# AIM OF THE EXERCISE
For the data that follows, print the line with "Новые красные туфельки для девочки", the line with "ジョニー・マーのステージにバ", and all lines between them, exactly as they stand. Omit pictures and add nothing.

Stored items:
[Start of section]
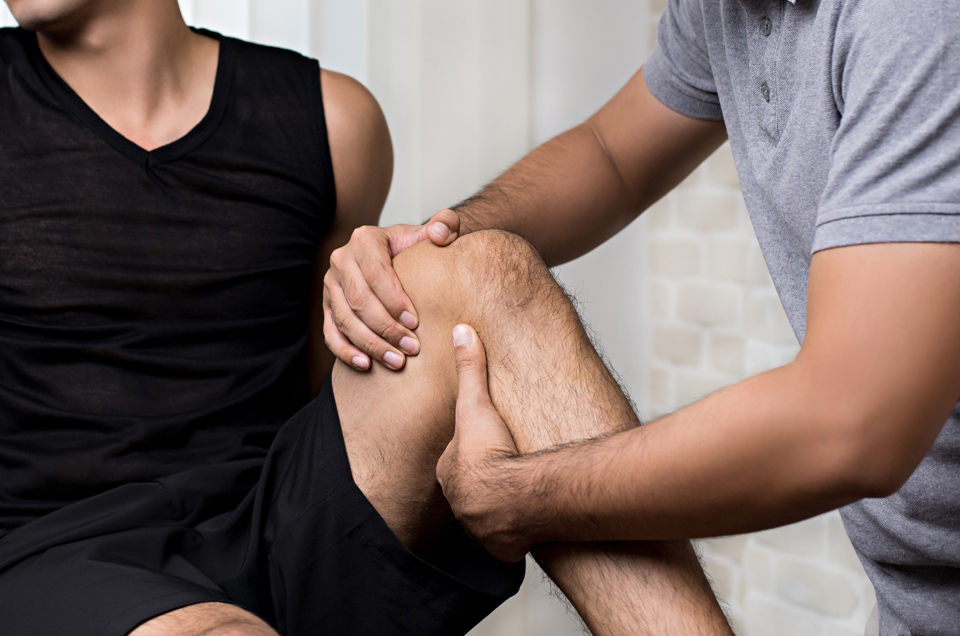 5 Easy Ayurvedic Tips to Control Joint Pain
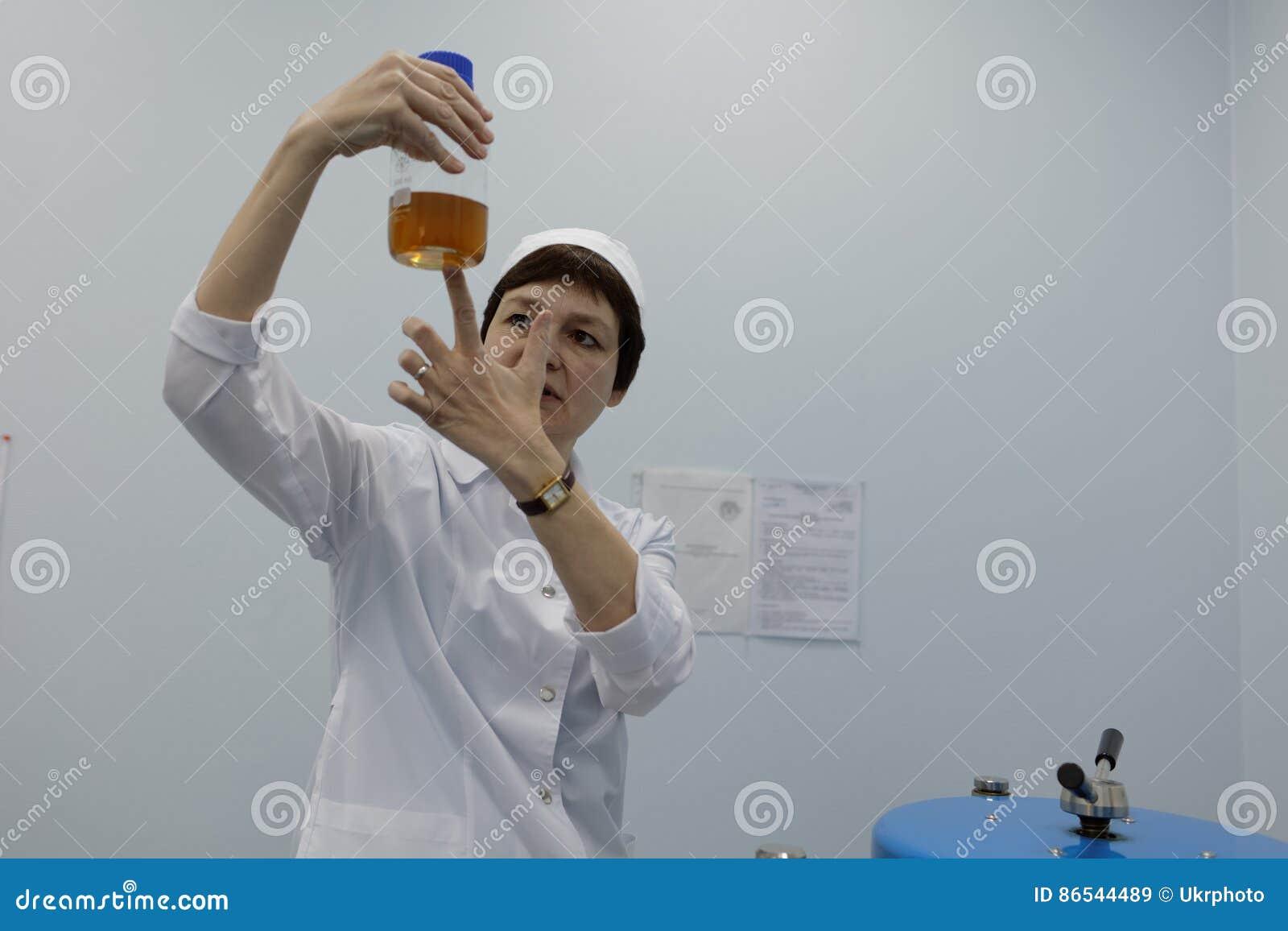 L analyste de l entreprise produit-biologique Vita fait un essai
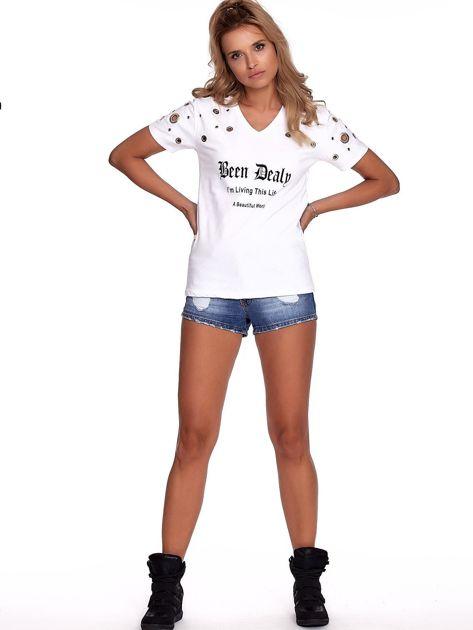 Biały t-shirt z ażurowymi kółeczkami i napisem                              zdj.                              4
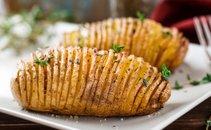 Rebrasti krompir z zeliščnim oljem
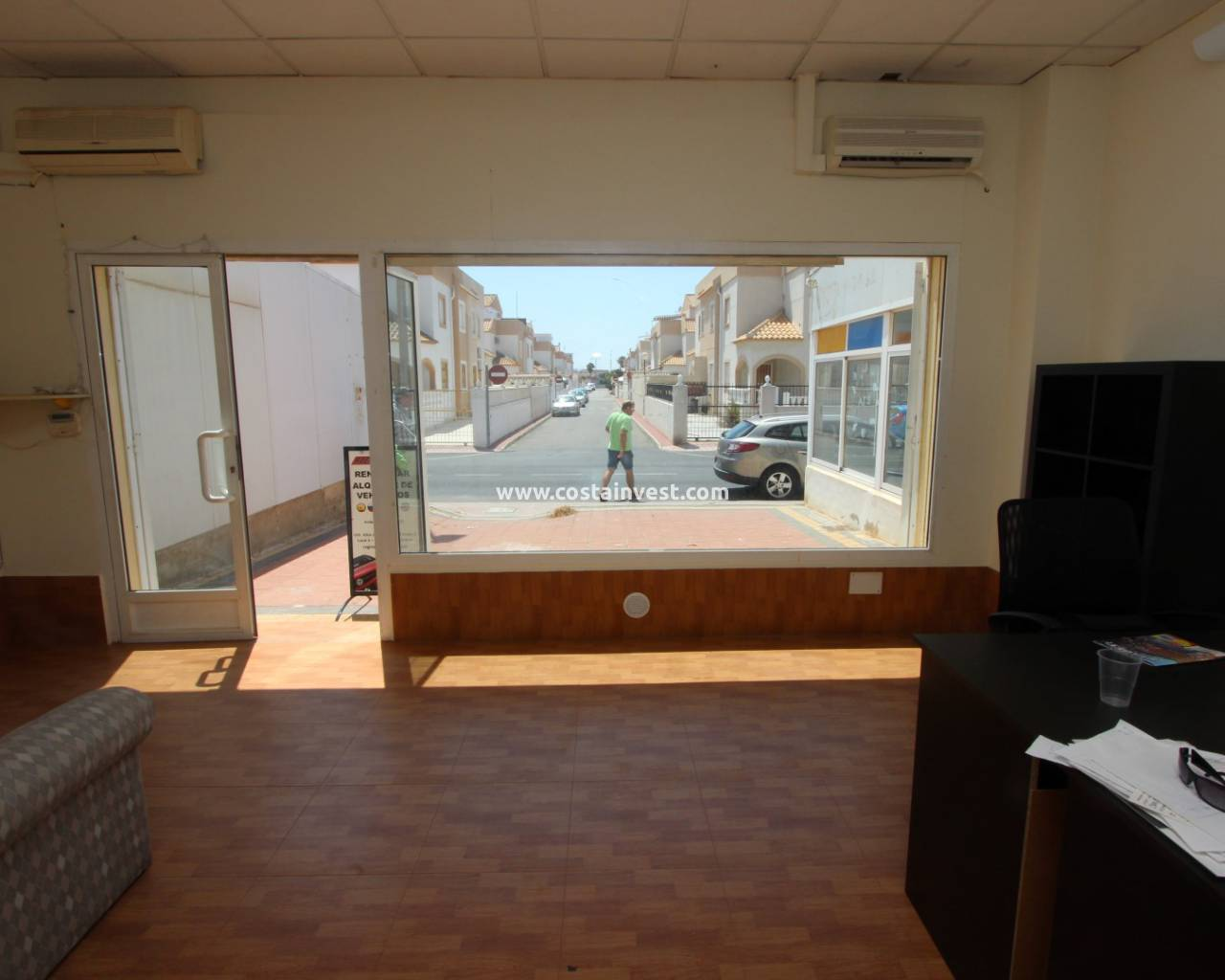 Resale - Commercial - Torrevieja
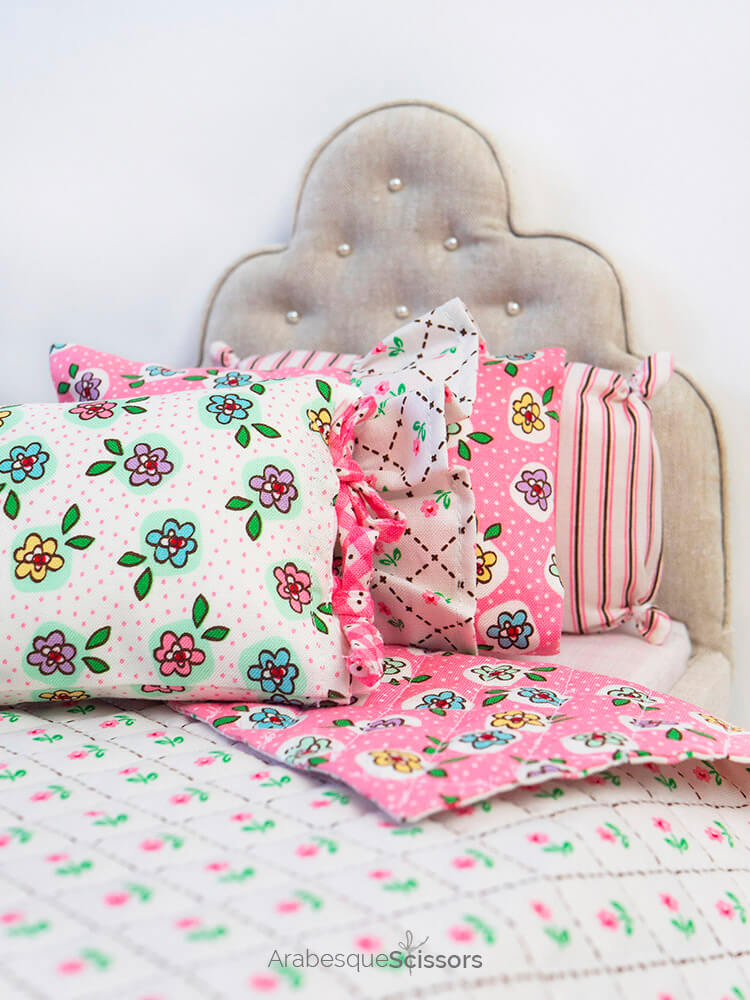 Dolls Bed Set - FREE PATTERN and Instructional Video - set of three tiny pillows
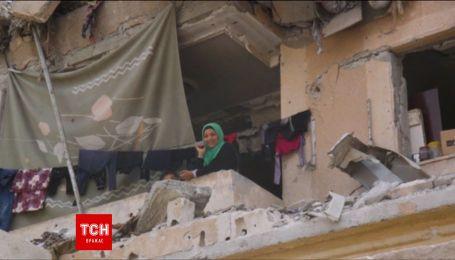 Корреспондент Reuters показал, как живут люди в разбомбленных домах в Сирии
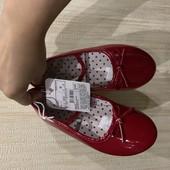 Новые красные туфельки для девочки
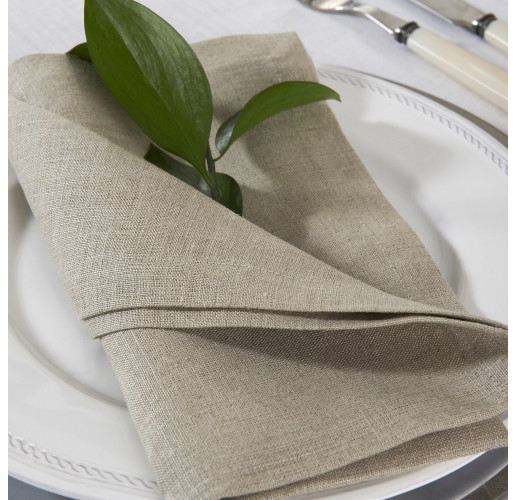 Beige Linen Napkins from belleandjune.com | tabletop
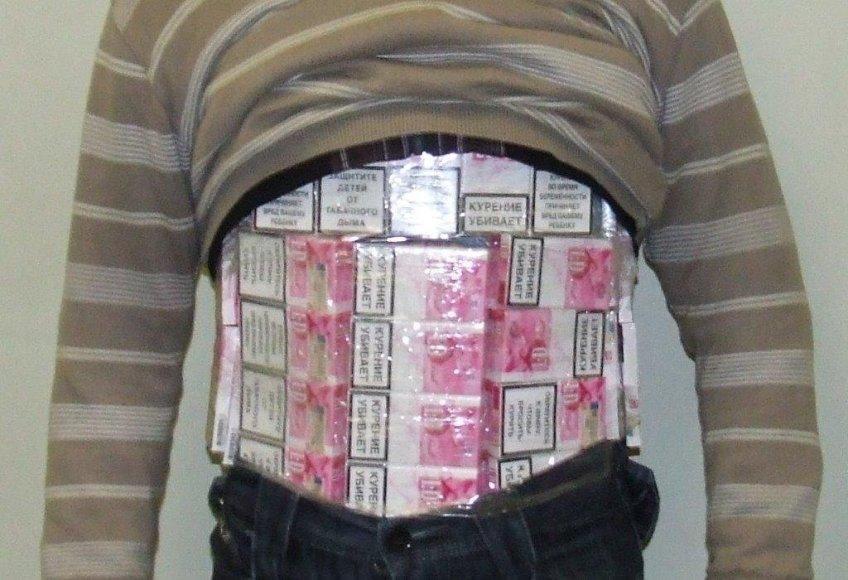 Asociatyvinė iliustracija: cigaretės ant kūno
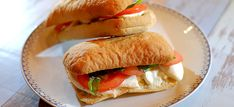 Panini met pesto, mozzarella, tomaat en basilicum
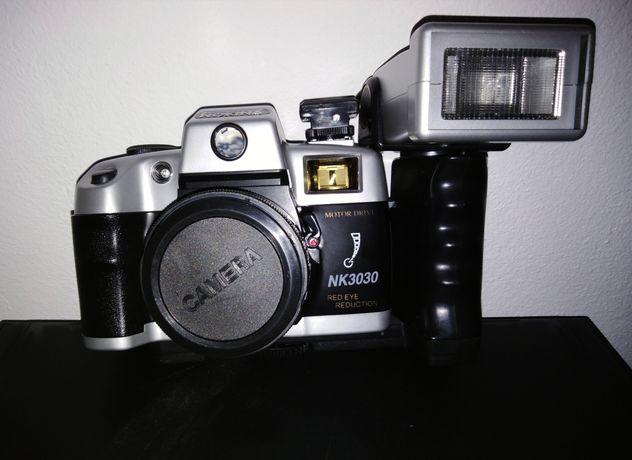 Antiga Máquina fotográfica Nokina NK3030 de rolo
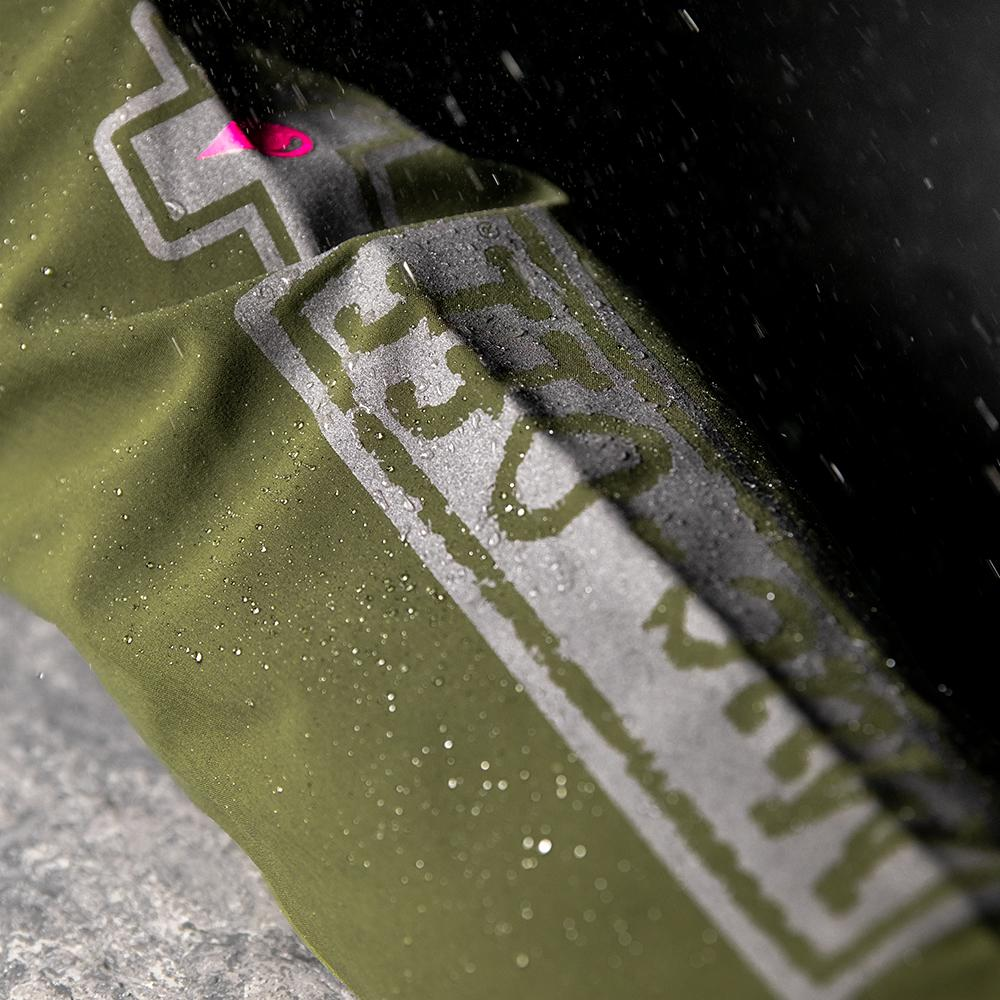 Logo details on the sleeve, covered in rain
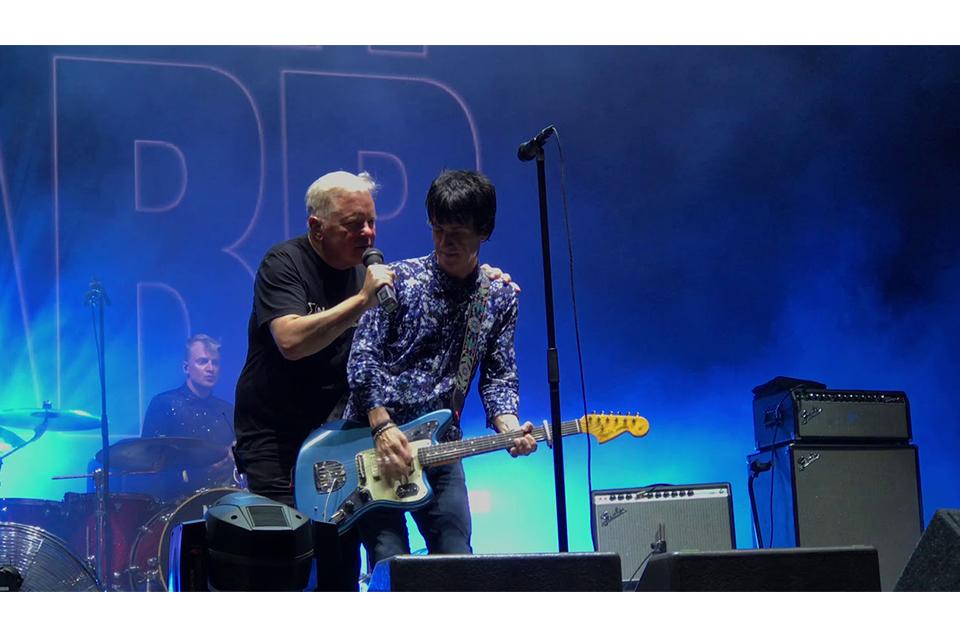 ジョニー・マーのステージにバーナード・サムナーがゲスト参加、エレクトロニックの楽曲を披露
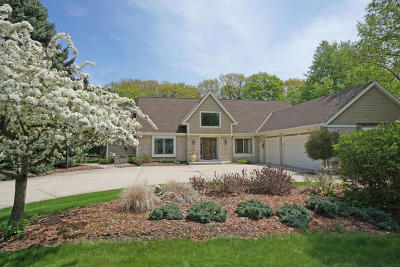 Brookfield Single Family Home For Sale: 1490 Barrington Woods Dr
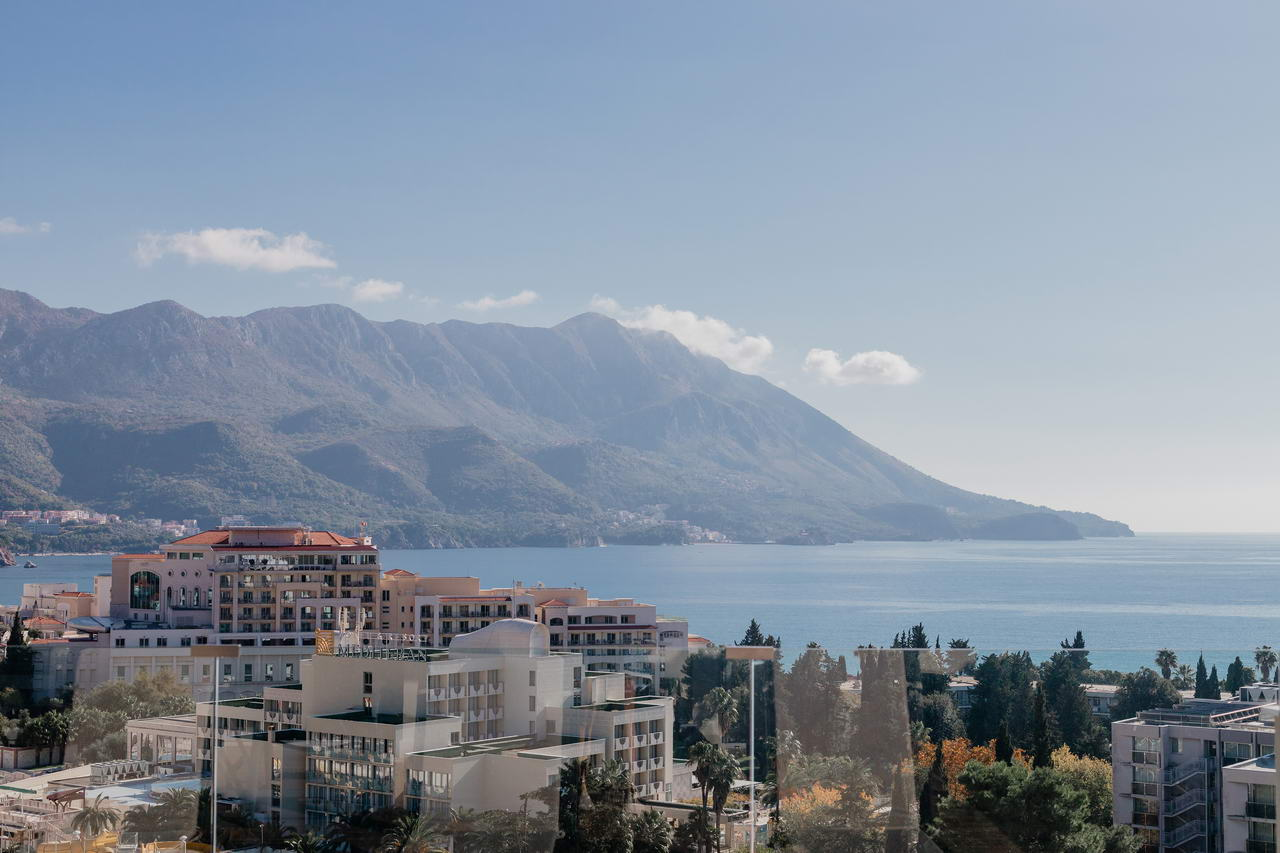 amforaproperty.com/Prelijep penthouse 121m2 sa prekrasnim pogledom na more i Bečiće. Par minuta udaljen od plaže.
[End of section]
# ANSWER FOR THIS EXERCISE
 Новые красные туфельки для девочки
 Beige Linen Napkins from belleandjune.com | tabletop
 Asociatyvinė iliustracija: cigaretės ant kūno
 Panini met pesto, mozzarella, tomaat en basilicum
 Antiga Máquina fotográfica Nokina NK3030 de rolo
 Logo details on the sleeve, covered in rain
 ジョニー・マーのステージにバーナード・サムナーがゲスト参加、エレクトロニックの楽曲を披露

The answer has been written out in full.